Pick out each line of the data below that contains the string "closest". Case counts.

— start Data in this exercise —

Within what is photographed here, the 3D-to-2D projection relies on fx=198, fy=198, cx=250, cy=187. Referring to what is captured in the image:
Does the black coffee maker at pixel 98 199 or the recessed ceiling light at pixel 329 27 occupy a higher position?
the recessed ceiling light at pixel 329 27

— end Data in this exercise —
— start Data in this exercise —

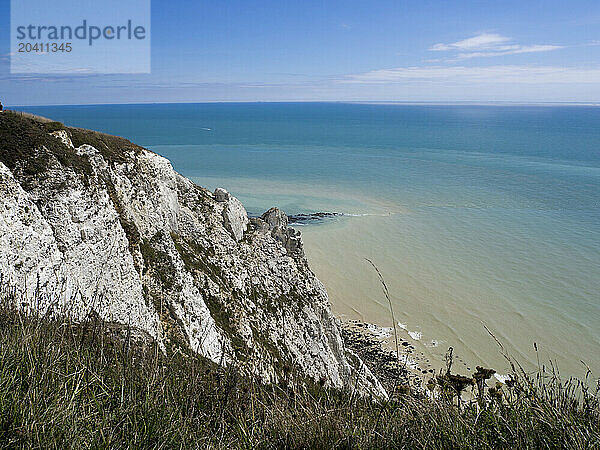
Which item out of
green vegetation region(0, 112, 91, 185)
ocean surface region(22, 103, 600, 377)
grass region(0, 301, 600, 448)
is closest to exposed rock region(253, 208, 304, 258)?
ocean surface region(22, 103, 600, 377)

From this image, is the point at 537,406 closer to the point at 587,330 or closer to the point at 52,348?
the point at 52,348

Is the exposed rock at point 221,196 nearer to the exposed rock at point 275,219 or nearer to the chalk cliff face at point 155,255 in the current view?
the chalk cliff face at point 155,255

— end Data in this exercise —
— start Data in this exercise —

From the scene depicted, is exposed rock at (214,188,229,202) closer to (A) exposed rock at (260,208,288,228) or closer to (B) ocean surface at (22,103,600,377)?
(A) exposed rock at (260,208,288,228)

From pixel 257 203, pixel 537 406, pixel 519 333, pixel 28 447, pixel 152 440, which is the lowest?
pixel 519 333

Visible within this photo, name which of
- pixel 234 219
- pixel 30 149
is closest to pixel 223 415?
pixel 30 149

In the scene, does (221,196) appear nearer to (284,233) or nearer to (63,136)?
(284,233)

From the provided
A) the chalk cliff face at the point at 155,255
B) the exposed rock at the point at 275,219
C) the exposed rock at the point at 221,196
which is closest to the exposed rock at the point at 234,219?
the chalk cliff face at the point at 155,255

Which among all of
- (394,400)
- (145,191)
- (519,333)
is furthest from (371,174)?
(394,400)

— end Data in this exercise —

Task response:
is closest to exposed rock region(253, 208, 304, 258)?
is closest to pixel 223 415?
which is closest to the exposed rock at the point at 234,219?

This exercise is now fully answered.